Flash forward fifty years and everyone lives underground and the world is a garden of delights where no one seems to work very hard or gets sick and everyone is happy, sort of like San Francisco but without the human feces everywhere.  The descendant of Raymond Massey, who looks remarkably like Raymond Massey, is working on the Space Gun that will shoot a space capsule around the Moon.  But Cedric Hardwicke won’t have it.  He rallies the non-scientists (actors and hair stylists) to attack the Space Gun and destroy it with their own soft and well-manicured hands.  Raymond Massey takes his helicopter and races the mob to the Space Gun and loads his daughter and her boyfriend into the bullet just in time to fire them into space and coincidentally allow the shockwave from the firing of the gun to murder all the raging doofuses attempting to stop him.
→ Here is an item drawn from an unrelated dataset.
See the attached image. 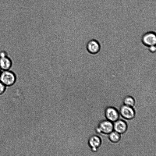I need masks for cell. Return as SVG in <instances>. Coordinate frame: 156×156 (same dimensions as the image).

Then Massey gives a monologue that goes on and on.  It’s a panegyric to progress.  We’ll go to the Moon and colonize it and out to the planets and then onto the stars.  We’ll never stop.  It’s all or nothing.  There’s even a choir at the end.  I think they were repeating “all or nothing.”  For someone who is a big fan of the space program he managed to make it sound unhinged even to me.

Here’s my take.  The beginning of the movie is frighteningly prescient.  He saw the rest of the twentieth century coming.  That was right on the nose.  But Wells was a socialist.  Basically he might as well have been doing forward work for Stalin.  All that was missing was the hammer and sickle.  His belief that the socialists would build some kind of scientific utopia was laughably misguided.  And the smugness of the Massey character made me immediately think of Barack Obama.  All he needed to do to make the effect perfect would have been to say a couple of times “it’s not who we are.”  Honestly, I was solidly behind the “Chief” character and would gladly have put up with the lice and dysentery to avoid having to hear the speeches about “science.”

This really is a period piece and worth seeing just to get a flavor for what the British socialists thought the future should be.  It’s very enlightening.  And the histrionics by Massey are so over the top that they’re really quite funny to see and hear.